Dr. Christopher Trotz, executive medical director at Inspira Health, said that between 20 percent and 40 percent of patients seeking care by a primary care provider have a diagnosable mental illness, but 60 percent of these patients do not receive appropriate care. Several barriers are responsible for this dynamic including limited access and stigma, among other factors.
“Quartet is an innovative technology that has provided primary care providers the ability to transition patients requiring behavioral health interventions beyond the scope of the primary care practice,” Trotz said. “Through Quartet, we have been able to significantly increase the percentage of patients accessing behavioral health and reduce the time it takes to access this care.”
Trotz added that the stigma associated with behavioral health has historically been a major barrier to patients accessing behavioral health intervention. Quartet, he said, has provided a platform that allows primary care providers to transition patients with behavioral health needs to mental health professionals in a confidential and efficient manner.

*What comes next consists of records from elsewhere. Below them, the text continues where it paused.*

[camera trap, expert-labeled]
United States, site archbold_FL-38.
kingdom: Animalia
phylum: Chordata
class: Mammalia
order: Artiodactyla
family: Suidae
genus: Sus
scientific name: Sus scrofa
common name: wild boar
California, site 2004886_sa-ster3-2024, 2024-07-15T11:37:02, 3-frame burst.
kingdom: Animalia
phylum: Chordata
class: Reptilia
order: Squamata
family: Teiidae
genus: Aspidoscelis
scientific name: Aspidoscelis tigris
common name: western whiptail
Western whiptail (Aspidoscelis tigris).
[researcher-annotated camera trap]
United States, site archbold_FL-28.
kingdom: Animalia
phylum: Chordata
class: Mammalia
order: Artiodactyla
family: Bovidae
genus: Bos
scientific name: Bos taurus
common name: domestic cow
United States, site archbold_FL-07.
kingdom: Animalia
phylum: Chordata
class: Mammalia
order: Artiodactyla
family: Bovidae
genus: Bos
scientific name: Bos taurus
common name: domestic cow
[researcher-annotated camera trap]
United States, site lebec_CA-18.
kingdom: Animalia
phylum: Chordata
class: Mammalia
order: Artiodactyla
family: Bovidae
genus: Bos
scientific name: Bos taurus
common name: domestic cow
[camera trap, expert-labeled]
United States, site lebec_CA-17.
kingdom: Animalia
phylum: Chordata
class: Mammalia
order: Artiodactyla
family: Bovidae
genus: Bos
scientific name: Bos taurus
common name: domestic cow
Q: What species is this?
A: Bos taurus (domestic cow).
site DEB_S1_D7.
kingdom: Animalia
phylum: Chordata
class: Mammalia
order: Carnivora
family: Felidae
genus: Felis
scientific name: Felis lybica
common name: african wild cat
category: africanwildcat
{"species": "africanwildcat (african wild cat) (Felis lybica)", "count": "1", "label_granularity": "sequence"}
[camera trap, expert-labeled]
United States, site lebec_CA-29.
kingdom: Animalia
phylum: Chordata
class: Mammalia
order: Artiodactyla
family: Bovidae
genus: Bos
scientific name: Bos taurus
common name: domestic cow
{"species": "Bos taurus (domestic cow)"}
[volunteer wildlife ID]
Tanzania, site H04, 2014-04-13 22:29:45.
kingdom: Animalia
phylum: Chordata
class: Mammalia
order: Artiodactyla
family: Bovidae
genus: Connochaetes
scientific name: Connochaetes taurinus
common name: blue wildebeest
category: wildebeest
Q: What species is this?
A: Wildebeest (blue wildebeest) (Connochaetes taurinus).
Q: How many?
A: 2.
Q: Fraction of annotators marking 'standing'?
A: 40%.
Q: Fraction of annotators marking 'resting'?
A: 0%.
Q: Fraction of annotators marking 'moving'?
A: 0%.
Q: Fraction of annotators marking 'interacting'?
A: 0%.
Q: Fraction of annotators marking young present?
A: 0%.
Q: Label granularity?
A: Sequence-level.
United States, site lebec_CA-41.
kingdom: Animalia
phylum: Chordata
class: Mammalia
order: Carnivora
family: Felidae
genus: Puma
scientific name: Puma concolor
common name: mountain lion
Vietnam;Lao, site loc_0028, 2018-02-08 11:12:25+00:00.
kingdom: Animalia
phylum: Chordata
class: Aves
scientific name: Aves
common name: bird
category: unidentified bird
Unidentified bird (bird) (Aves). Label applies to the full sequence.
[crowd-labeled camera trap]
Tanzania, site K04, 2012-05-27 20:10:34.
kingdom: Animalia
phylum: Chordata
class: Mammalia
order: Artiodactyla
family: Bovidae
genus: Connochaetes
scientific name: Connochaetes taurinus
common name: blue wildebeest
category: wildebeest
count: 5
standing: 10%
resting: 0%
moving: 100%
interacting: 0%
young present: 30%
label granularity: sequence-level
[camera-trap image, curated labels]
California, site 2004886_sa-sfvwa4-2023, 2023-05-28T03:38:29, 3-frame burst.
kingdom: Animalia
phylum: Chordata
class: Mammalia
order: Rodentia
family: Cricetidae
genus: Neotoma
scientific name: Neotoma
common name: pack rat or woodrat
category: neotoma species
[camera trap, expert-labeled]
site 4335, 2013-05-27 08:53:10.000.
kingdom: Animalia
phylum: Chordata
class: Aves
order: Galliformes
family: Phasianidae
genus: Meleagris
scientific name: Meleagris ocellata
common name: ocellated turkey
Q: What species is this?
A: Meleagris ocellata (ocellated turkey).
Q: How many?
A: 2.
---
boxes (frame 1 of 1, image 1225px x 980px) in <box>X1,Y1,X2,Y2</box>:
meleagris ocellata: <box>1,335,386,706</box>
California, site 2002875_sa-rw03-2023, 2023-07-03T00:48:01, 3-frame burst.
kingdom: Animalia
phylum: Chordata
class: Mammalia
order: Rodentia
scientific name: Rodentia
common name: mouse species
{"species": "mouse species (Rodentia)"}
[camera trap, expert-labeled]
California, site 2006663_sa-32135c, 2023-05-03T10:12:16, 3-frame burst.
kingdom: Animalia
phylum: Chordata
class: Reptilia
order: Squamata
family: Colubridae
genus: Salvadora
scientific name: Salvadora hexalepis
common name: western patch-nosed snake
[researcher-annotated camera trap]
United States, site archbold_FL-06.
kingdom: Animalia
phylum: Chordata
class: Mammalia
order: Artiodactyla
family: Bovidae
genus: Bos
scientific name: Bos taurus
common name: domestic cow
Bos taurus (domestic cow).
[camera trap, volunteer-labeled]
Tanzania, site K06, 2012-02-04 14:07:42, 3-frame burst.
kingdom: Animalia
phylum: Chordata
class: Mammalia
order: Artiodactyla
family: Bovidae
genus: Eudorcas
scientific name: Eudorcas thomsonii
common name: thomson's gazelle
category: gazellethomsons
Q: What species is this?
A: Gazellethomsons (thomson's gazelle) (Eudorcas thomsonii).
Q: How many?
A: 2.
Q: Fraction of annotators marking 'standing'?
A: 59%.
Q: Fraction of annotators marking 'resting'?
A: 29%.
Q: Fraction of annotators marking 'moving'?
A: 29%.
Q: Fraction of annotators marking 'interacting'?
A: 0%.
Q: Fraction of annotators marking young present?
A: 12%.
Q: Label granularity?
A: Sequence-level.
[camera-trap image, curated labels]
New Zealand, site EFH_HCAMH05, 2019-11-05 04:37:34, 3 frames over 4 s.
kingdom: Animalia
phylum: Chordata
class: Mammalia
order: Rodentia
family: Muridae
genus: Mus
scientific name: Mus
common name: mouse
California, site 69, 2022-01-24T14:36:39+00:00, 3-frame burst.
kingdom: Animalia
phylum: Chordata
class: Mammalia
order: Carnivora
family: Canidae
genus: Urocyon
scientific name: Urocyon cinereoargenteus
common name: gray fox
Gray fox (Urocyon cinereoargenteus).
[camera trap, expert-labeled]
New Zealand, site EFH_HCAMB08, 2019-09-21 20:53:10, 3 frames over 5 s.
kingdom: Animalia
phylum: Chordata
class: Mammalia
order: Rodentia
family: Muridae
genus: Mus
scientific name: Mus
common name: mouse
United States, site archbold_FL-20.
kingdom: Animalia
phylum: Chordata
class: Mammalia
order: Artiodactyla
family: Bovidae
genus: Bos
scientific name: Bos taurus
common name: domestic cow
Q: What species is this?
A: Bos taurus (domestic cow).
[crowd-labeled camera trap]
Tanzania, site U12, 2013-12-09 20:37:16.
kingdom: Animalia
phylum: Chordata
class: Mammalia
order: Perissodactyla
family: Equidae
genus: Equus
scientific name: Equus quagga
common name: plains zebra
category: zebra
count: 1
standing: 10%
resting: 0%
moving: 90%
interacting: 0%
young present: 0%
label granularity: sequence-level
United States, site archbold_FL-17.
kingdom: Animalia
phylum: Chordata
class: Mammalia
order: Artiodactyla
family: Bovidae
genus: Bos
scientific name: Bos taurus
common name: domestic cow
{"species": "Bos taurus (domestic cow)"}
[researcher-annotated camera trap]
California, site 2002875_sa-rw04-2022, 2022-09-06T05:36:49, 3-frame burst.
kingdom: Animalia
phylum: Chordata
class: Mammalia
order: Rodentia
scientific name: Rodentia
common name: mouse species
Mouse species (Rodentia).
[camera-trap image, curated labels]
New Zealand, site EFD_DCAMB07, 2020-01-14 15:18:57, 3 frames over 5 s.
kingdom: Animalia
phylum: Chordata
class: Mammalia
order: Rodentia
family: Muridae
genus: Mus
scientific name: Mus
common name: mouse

“At the visit with a primary care provider, patients can now be directly connected via Quartet with a behavioral health specialist for therapy or medication management,” he explained. “The process has been timely with most patients being linked to Quartet in 48 hours and to a mental health professional in three to seven days.”
Historically, Trotz said, this process could take several weeks or months in some cases. More important, he said the Quartet platform allows for communication between the primary care provider and all members of the behavioral health care team. In addition, there is an option for patients to communicate with a member of the quartet team to monitor their progress and compliance with new medication instructions.
Trotz said it is vital that a primary care doctor be kept in the loop regarding a patient’s mental health status.
“Non-compliance is a fairly common occurrence with the management of mental health conditions. The Quartet platform provides a forum for sharing clinical information about patients with mental health disorders between primary care providers and other members of the care team. This bi-directional flow of information in a secure and confidential manner has been a major satisfier for clinicians and patients.”